On June 1, 2007, Moraine sent a letter informing Ethyl of its intent to file suit; copies were sent to civil enforcement authorities. On June 28, 2007, Plaintiffs filed a complaint in Federal District Court asserting a claim under CERCLA (42 U.S.C. § 9607(a)) to recover costs allegedly incurred by Plaintiff and for declaratory judgment for future damages pursuant to the Federal Declaratory Judgment Act, 28 U.S.C. § 2201 and 42 U.S.C. § 9613(g)(2). Plaintiff also stated Ohio statutory and common law causes of action, including: cost recovery under Ohio Revised Code § 3746, negligence per se, and indemnity and contribution. On September 13, 2007, Plaintiff filed an amended complaint that added one claim under RCRA (42 U.S.C. § 6972(a)(1)(B)), and one under CWA (33 U.S.C. § 1365).
In Moraine Properties, LLC v. Ethyl Corp., 2008 U.S. Dist. LEXIS 86896 (S.D. OH: 10/08), Ethyl Corporation ("EC") moved to dismiss Moraine Properties LLC (“MP”) Federal causes of action on the following grounds: (a) MP incurred no response costs itself, and (b) MP failed to comply with the notice provisions of RCRA and CWA. EC also asked that the declaratory relief action be dismissed if the CERCLA, RCRA, and CWA claims were. The District Court noted, as to the CERCLA action, that the 6th Cir. had allowed successors-in-interest to sue under CERCLA, and so it perceived no meaningful distinction to be drawn here. The assignment of the CERCLA cause of action was held to be proper.

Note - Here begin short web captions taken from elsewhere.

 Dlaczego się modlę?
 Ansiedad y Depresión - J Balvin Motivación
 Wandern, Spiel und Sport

The District Court noted that both 40 C.F.R. § 135.3(a) and 40 C.F.R. § 254.2(a)(1) required the notice set forth the person or persons responsible for the alleged violation, the location of the alleged violation, and the date or dates of such violation. As to the notice requirements under RCRA and CWA, LP urged the Court to adopt the flexible standards of the 2nd and 3rd Circuits. Instead, the District Court chose to follow District Courts in N.Y., California, and Ohio in finding that "It [the notice] is not specific, however, in stating when the sludge was deposited there, and uses the passive voice in asserting 'A portion of the residual fibers (Paper Sludge) from recycled carbonless copy paper from this period contained PCBs and were deposited in an area known as "the rendering plant" in the City of Moraine[,]' leaving Defendant to guess who might have done this and when. Such notice is insufficient." These two causes of action were then dismissed without prejudice; upon giving of adequate notice, LP is permitted to seek to amend its complaint to add a RCRA and CWA cause of action to the complaint.

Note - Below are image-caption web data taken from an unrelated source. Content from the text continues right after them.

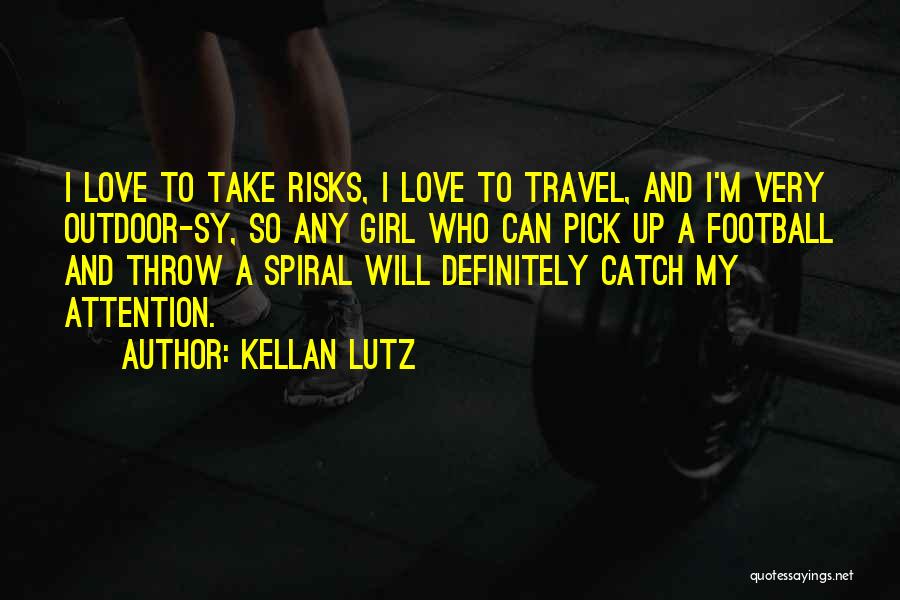 Kellan Lutz Quotes: I Love To Take Risks, I Love To Travel, And I'm Very Outdoor-sy, So Any Girl Who Can Pick Up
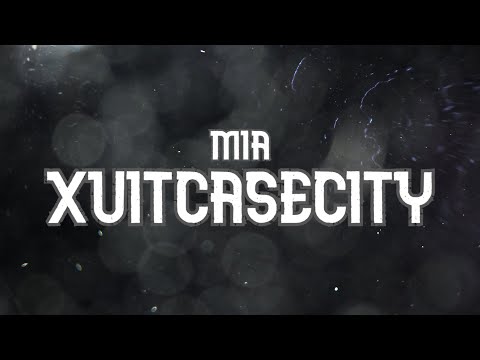 MIA - XUITCASECITY (Lyrics)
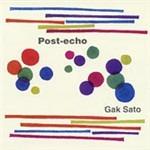 Post Echo - CD Audio di Gak Sato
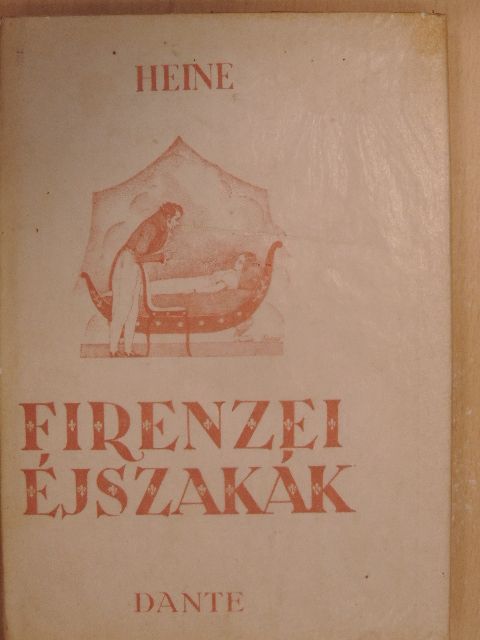 Henrik Heine - Firenzei éjszakák [antikvár]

Although there is no doubt that a notice needs to cover all the various requirements set forth in the CFR's, there are certainly circumstances in which what is known in terms of the chronology of events is limited. To become overly formalistic about the level of detail to be set forth under such circumstances defeats the purpose of the laws, which is to remediate contaminated soils, groundwater, and surface waters. Plaintiffs should be required to be diligent in seeking factual information to support the requirements of the CFR's, but if due diligence produces little, then holding the putative plaintiff to some unknowable level of factual pleading makes no sense whatsoever.